◆ WHAT YOU ARE ASKED TO DO:
Reproduce, exactly and in full, the lines from the one with "4回阪神無死、代打桧山が中越えに満塁本塁打を放つ=神宮球場" through the one with "First Lady Jacqueline" in the data below; drop pictures.

[Stored items from a collection]

☆ ☆ ☆ ☆ ☆ ☆ ☆

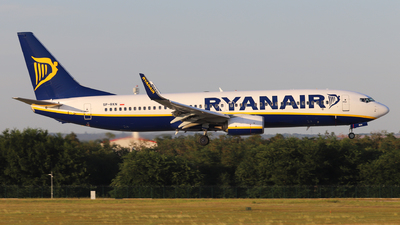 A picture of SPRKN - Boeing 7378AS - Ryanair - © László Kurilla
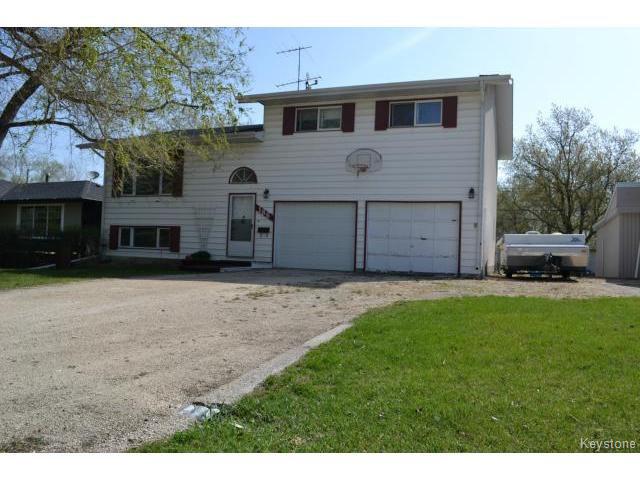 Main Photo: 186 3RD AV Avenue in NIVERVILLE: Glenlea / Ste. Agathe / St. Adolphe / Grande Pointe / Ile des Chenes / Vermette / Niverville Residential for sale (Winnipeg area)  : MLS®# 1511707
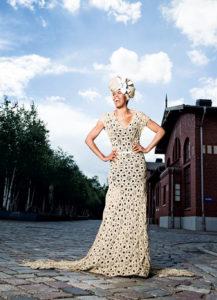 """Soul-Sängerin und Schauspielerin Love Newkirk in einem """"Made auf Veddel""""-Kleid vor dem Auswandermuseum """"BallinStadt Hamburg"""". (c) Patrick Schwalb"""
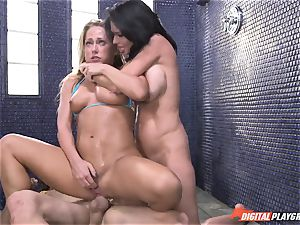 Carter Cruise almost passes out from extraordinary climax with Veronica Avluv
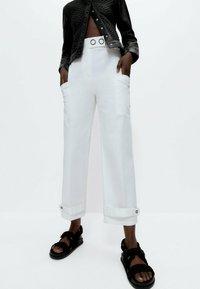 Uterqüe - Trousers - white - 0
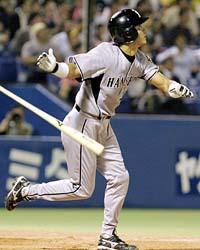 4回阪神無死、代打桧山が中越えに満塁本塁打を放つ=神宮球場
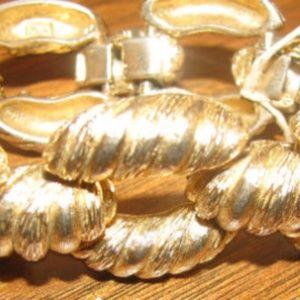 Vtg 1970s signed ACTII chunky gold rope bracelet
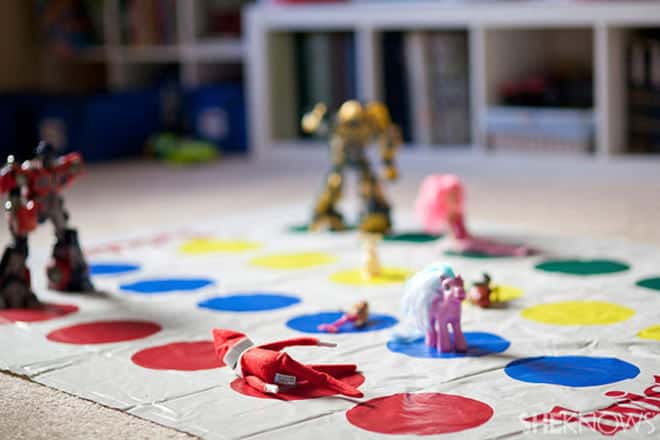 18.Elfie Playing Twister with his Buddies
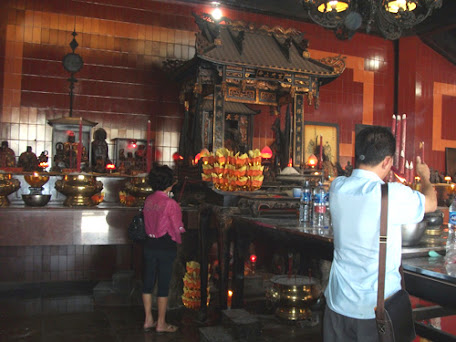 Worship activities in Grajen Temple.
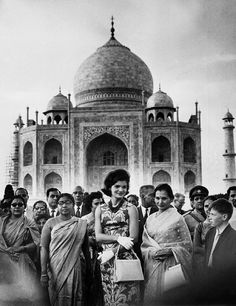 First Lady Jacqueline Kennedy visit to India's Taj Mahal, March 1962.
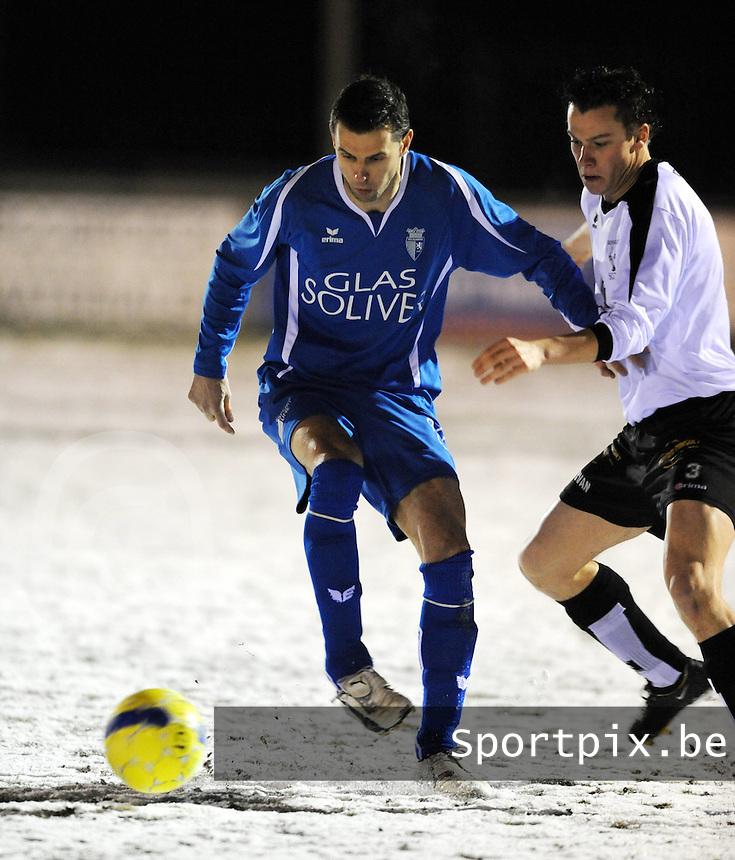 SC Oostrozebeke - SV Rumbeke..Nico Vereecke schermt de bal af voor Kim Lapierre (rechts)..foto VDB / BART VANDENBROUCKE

☆ ☆ ☆ ☆ ☆ ☆ ☆

◆ YOUR SOLUTION:
 4回阪神無死、代打桧山が中越えに満塁本塁打を放つ=神宮球場
 Vtg 1970s signed ACTII chunky gold rope bracelet
 18.Elfie Playing Twister with his Buddies
 Worship activities in Grajen Temple.
 First Lady Jacqueline Kennedy visit to India's Taj Mahal, March 1962.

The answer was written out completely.